Common options (all commands)

Option Description
-v / --verbose Verbose output (stackable: -vv, -vvv)
-t N / --timeout N Global timeout in seconds (default: 1800)
-E CERT / --cert CERT Path to client certificate (PEM)
--key KEY Path to client key (PEM)
--no-verify Disable TLS certificate verification
--log-file FILE Write log output to a file

gfal ls

gfal ls [OPTIONS] URI [URI ...]
Option Description
-l Long listing (permissions, size, date)
-a / --all Show hidden files
-d / --directory List the entry itself, not its contents
-H / --human-readable Human-readable sizes (e.g. 1.2M)
-r / --reverse Reverse sort order
--sort Sort by: name (default), size, time, extension, version, none
-S Sort by size (shorthand for --sort=size)

▶ Explore the material:
A. Reproduce the stretch of the gfal option reference from "-t N / --timeout" through "sizes (e.g. 1.2M)".
B. Summarize the gfal option reference in two sentences.
Rely only on the gfal option reference.

▶ Supplied data:
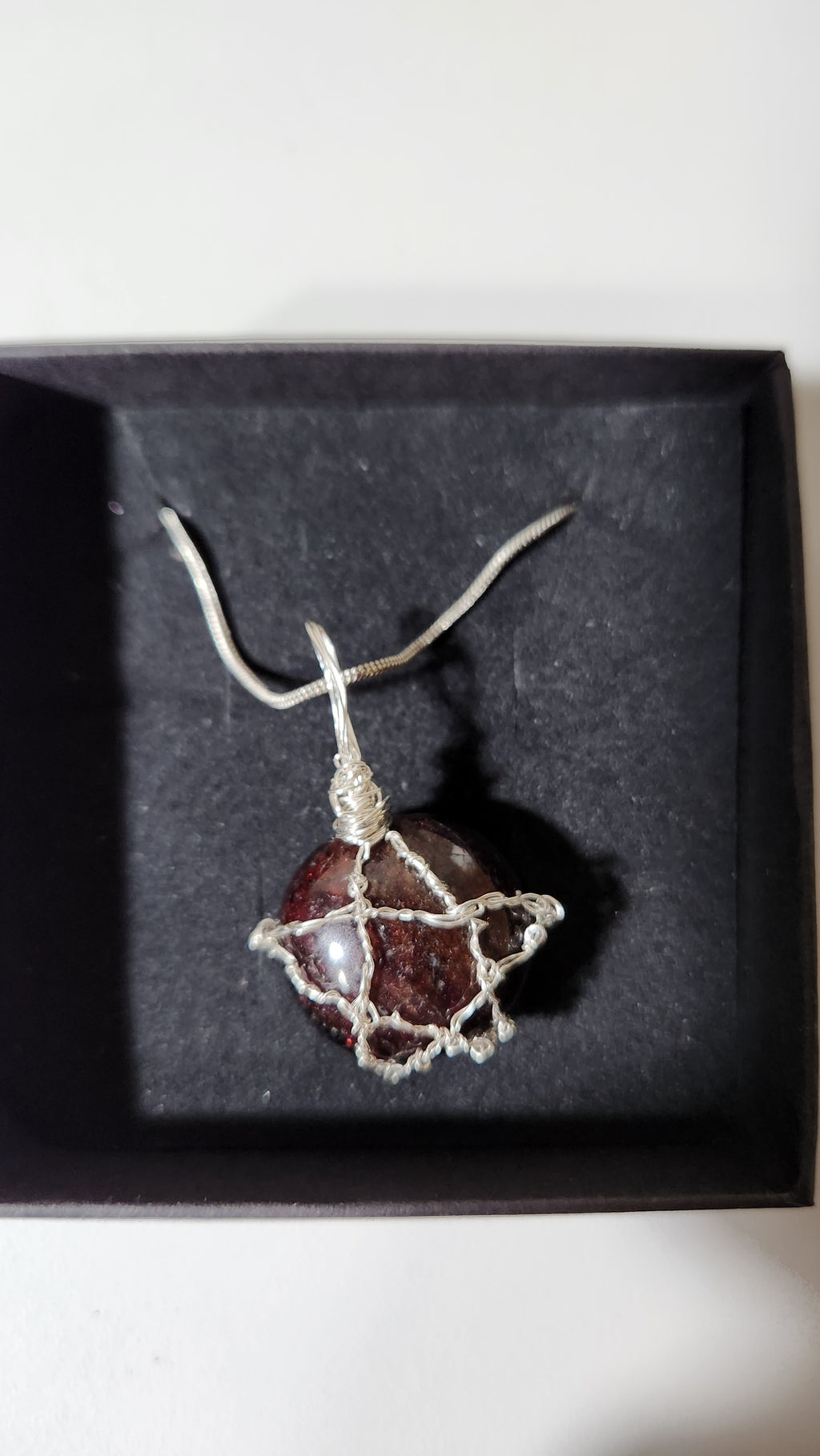 Garnet wire wrap star design necklace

▶ Solutions to the tasks:
A.
-t N / --timeout N Global timeout in seconds (default: 1800)
-E CERT / --cert CERT Path to client certificate (PEM)
--key KEY Path to client key (PEM)
--no-verify Disable TLS certificate verification
--log-file FILE Write log output to a file

gfal ls

gfal ls [OPTIONS] URI [URI ...]
Option Description
-l Long listing (permissions, size, date)
-a / --all Show hidden files
-d / --directory List the entry itself, not its contents
-H / --human-readable Human-readable sizes (e.g. 1.2M)

B. Options common to all commands include stackable verbose output, a global timeout in seconds defaulting to 1800, paths to a client certificate and key in PEM, disabling TLS certificate verification, and writing log output to a file. The gfal ls command takes one or more URIs and offers long listing, showing hidden files, listing the entry itself rather than its contents, human-readable sizes, reverse sort order, and sorting by name (the default), size, time, extension, version, or none, with -S as shorthand for sorting by size.